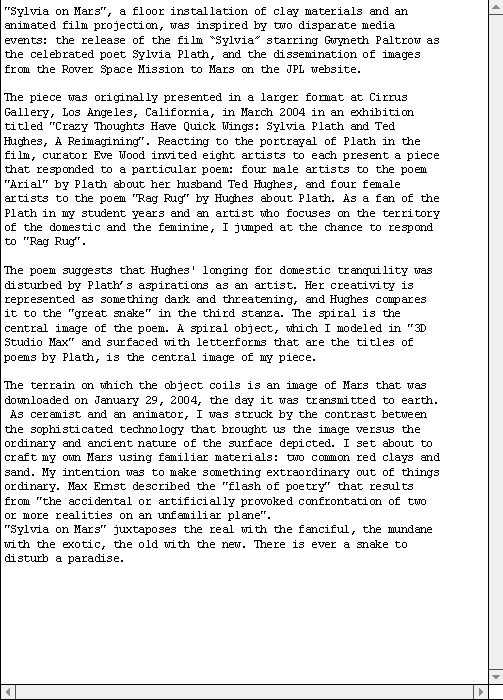 "Sylvia on Mars", a floor installation of clay materials and an animated film projection, was inspired by two disparate media events: the release of the film "Sylvia" starring Gwyneth Paltrow as the celebrated poet Sylvia Plath, and the dissemination of images from the Rover Space Mission to Mars on the JPL website.

The piece was originally presented in a larger format at Cirrus Gallery, Los Angeles, California, in March 2004 in an exhibition titled "Crazy Thoughts Have Quick Wings: Sylvia Plath and Ted Hughes, A Reimagining". Reacting to the portrayal of Plath in the film, curator Eve Wood invited eight artists to each present a piece that responded to a particular poem: four male artists to the poem "Arial" by Plath about her husband Ted Hughes, and four female artists to the poem "Rag Rug" by Hughes about Plath. As a fan of the Plath in my student years and an artist who focuses on the territory of the domestic and the feminine, I jumped at the chance to respond to "Rag Rug".

The poem suggests that Hughes' longing for domestic tranquility was disturbed by Plath's aspirations as an artist. Her creativity is represented as something dark and threatening, and Hughes compares it to the "great snake" in the third stanza. The spiral is the central image of the poem. A spiral object, which I modeled in "3D Studio Max" and surfaced with letterforms that are the titles of poems by Plath, is the central image of my piece.

The terrain on which the object coils is an image of Mars that was downloaded on January 29, 2004, the day it was transmitted to earth. As ceramist and an animator, I was struck by the contrast between the sophisticated technology that brought us the image versus the ordinary and ancient nature of the surface depicted. I set about to craft my own Mars using familiar materials: two common red clays and sand. My intention was to make something extraordinary out of things ordinary. Max Ernst described the "flash of poetry" that results from "the accidental or artificially provoked confrontation of two or more realities on an unfamiliar plane".
"Sylvia on Mars" juxtaposes the real with the fanciful, the mundane with the exotic, the old with the new. There is ever a snake to disturb a paradise.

_ _ _

[What you are asked to do]:
Print, exactly as written, the lines above from the first one to the one containing "The poem suggests". Leave out pictures.

[Result]:
 "Sylvia on Mars", a floor installation of clay materials and an animated film projection, was inspired by two disparate media events: the release of the film "Sylvia" starring Gwyneth Paltrow as the celebrated poet Sylvia Plath, and the dissemination of images from the Rover Space Mission to Mars on the JPL website.

The piece was originally presented in a larger format at Cirrus Gallery, Los Angeles, California, in March 2004 in an exhibition titled "Crazy Thoughts Have Quick Wings: Sylvia Plath and Ted Hughes, A Reimagining". Reacting to the portrayal of Plath in the film, curator Eve Wood invited eight artists to each present a piece that responded to a particular poem: four male artists to the poem "Arial" by Plath about her husband Ted Hughes, and four female artists to the poem "Rag Rug" by Hughes about Plath. As a fan of the Plath in my student years and an artist who focuses on the territory of the domestic and the feminine, I jumped at the chance to respond to "Rag Rug".

The poem suggests that Hughes' longing for domestic tranquility was disturbed by Plath's aspirations as an artist. Her creativity is represented as something dark and threatening, and Hughes compares it to the "great snake" in the third stanza. The spiral is the central image of the poem. A spiral object, which I modeled in "3D Studio Max" and surfaced with letterforms that are the titles of poems by Plath, is the central image of my piece.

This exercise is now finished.